Segment Start: Extract

# Has anyone on PB reviewed "Gospel according to Jesus" - J. MacArthur



## Ajay (Apr 27, 2018)

Hello,
Anybody here reviewed the Book, Gospel according to Jesus by John MacArthur?

Sent from my SM-G950F using Tapatalk


----------



## Von (Apr 27, 2018)

I haven't officially reviewed it, but I can heartily recommend it.


----------



## Dachaser (Apr 27, 2018)

Von said:


> I haven't officially reviewed it, but I can heartily recommend it.


Do you have any problem with his view on Lordship salvation?


----------



## Jack K (Apr 27, 2018)

MacArthur was correct in the main point he was making in that book, but overstepped in a few areas. When I first read_ The Gospel According to Jesus_, I found myself agreeing with MacArthur but at the same time sensing that the book somehow_ felt_ legalistic, even if I couldn't point to a specific error that made it technically legalistic. Later I read Michael Horton's critique in his introductory chapter of_ Christ the Lord_, and Horton seemed to correctly identify what I had felt.

If I'm not mistaken, MacArthur re-examined his views in response to that and other Reformed critiques, and adjusted his teaching a bit. But I can't recall the specific writings where he did that. Perhaps someone else here can help.


----------



## Dachaser (Apr 27, 2018)

Jack K said:


> MacArthur was correct in the main point he was making in that book, but overstepped in a few areas. When I first read_ The Gospel According to Jesus_, I found myself agreeing with MacArthur but at the same time sensing that the book somehow_ felt_ legalistic, even if I couldn't point to a specific error that made it technically legalistic. Later I read Michael Horton's critique in his introductory chapter of_ Christ the Lord_, and Horton seemed to correctly identify what I had felt.
> 
> 
> 
> If I'm not mistaken, MacArthur re-examined his views in response to that and other Reformed critiques, and adjusted his teaching a bit. But I can't recall the specific writings where he did that. Perhaps someone else here can help.


I think the main comment that has stirred up folks is his insistence that unless Jesus is Lord over all of your life, then he is lord over none.
seems to be requiring a full submission from our side to the Lord Jesus, which we all should be seeking to do, but that obedience seems to be mixing in with faith.
He seems to be mixing Justification and Sanctification together in some fashion at times.
he seems to be saying that a person cannot be justified before God apart from having the Lordship settled, but the scriptures say that once saved, the father Himself makes Jesus our Lord.


----------



## JimmyH (Apr 27, 2018)

When I first heard the term 'Lordship Salvation' (on this board in an earlier thread) I went to google and found Dr MacArthur's explanation stated 15 years after the publication of the book in question ;
https://www.gty.org/library/articles/A100/a-15year-retrospective-on-the-lordship-controversy

Reactions: Informative 1


----------



## Von (Apr 28, 2018)

Jack K said:


> When I first read_ The Gospel According to Jesus_, I found myself agreeing with MacArthur but at the same time sensing that the book somehow_ felt_ legalistic, even if I couldn't point to a specific error that made it technically legalistic.

Segment End: Extract
Segment Start: Listed entries

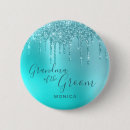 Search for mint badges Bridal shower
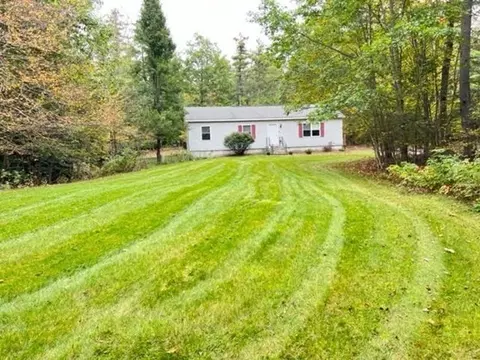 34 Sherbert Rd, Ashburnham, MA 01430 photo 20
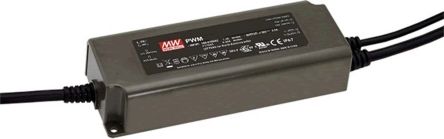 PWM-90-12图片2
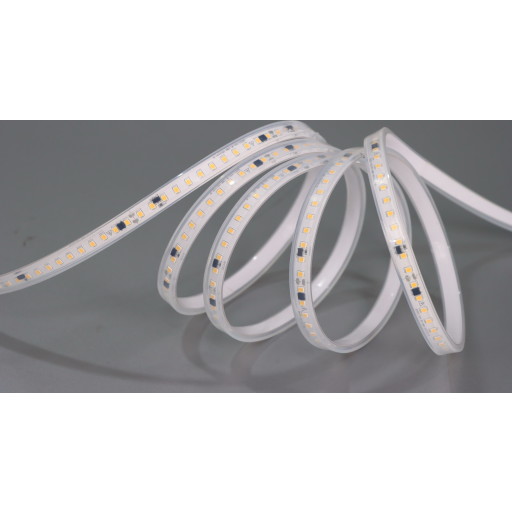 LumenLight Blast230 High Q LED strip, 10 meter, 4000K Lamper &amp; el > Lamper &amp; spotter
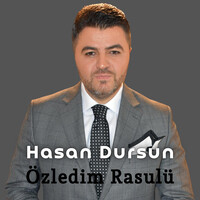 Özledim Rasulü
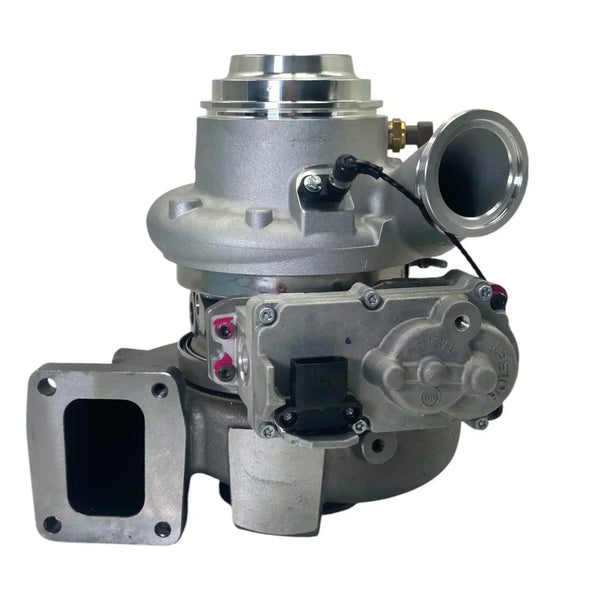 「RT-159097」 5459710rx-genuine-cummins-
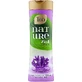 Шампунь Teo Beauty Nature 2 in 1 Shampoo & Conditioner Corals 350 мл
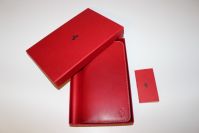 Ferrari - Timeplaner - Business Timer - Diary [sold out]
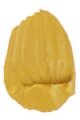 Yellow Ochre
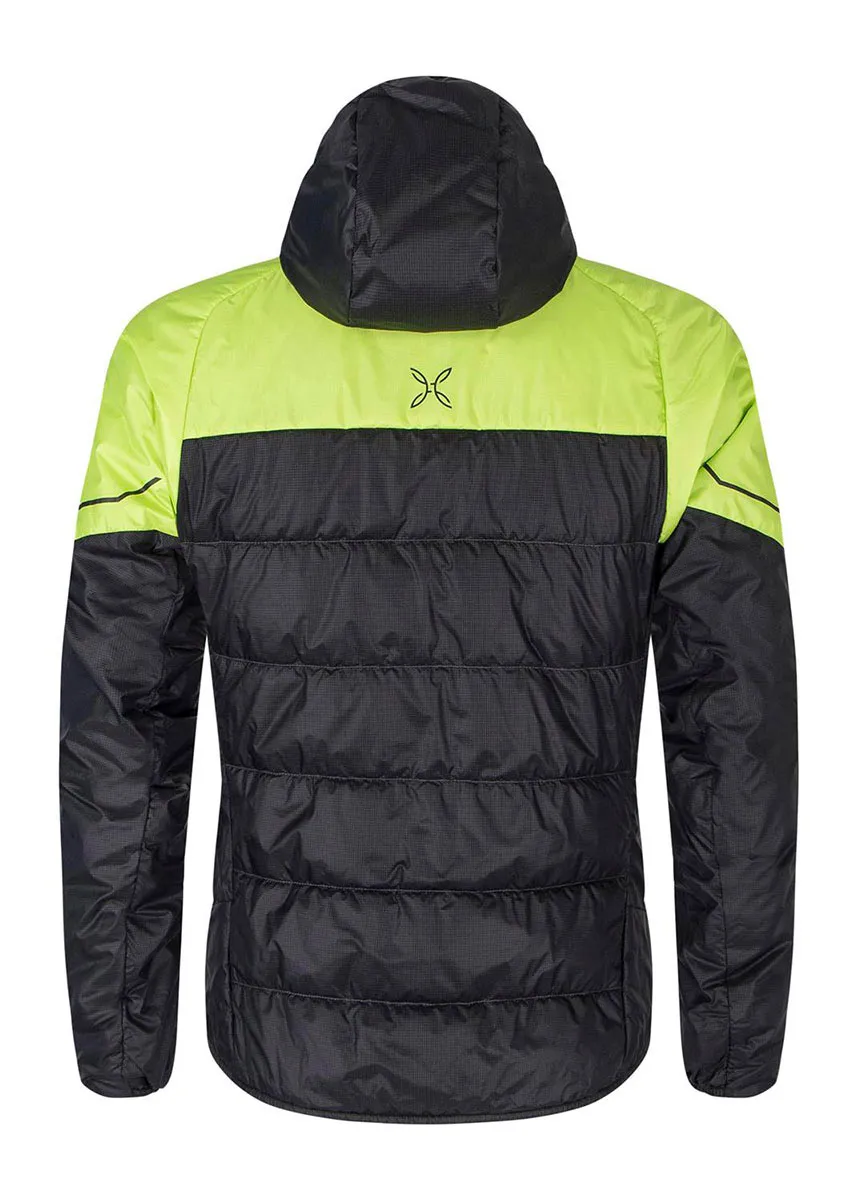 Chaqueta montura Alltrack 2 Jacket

Segment End: Listed entries
Segment Start: Listed entries

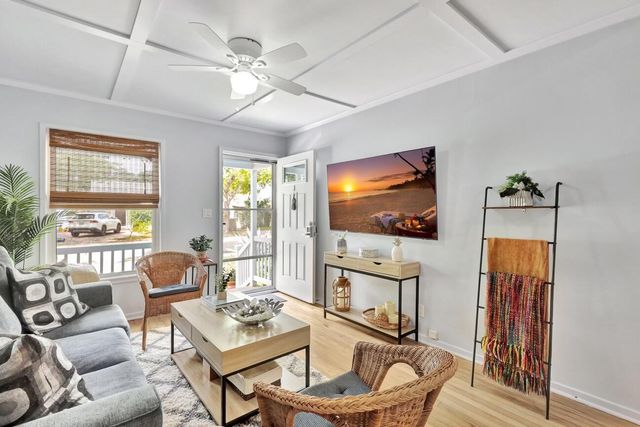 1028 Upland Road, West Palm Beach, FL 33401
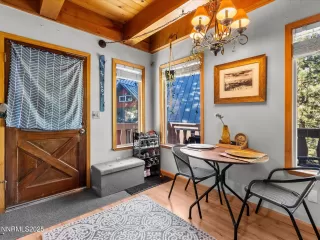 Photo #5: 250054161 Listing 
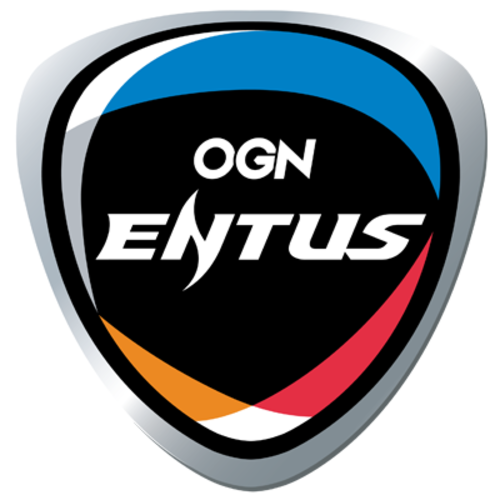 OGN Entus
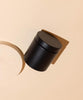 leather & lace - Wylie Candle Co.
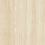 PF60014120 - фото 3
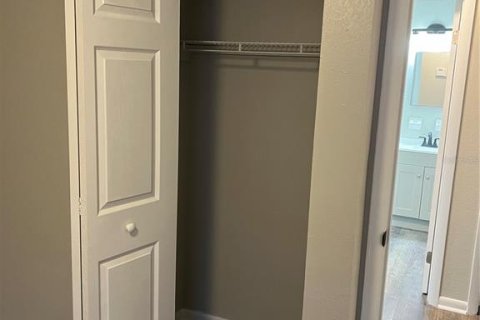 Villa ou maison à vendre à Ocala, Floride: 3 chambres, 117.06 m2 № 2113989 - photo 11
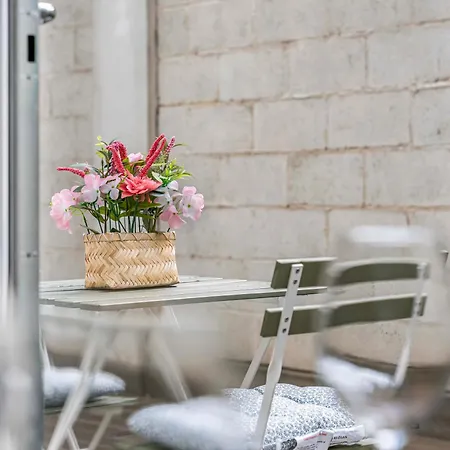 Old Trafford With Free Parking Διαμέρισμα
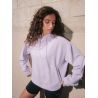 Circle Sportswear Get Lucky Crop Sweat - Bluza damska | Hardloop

Segment End: Listed entries
Segment Start: Listed entries

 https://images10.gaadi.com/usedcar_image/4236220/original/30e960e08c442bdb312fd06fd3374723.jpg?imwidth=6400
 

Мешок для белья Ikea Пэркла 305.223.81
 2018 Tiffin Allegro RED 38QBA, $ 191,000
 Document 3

Segment End: Listed entries

• [Your instructions]:
Give everything in the thread about MacArthur's book from "he seems to be saying" down to "JimmyH (Apr 27, 2018)" again, swapping "scriptures" for "Bible".

• [Answer section]:
he seems to be saying that a person cannot be justified before God apart from having the Lordship settled, but the Bible say that once saved, the father Himself makes Jesus our Lord.


----------



## JimmyH (Apr 27, 2018)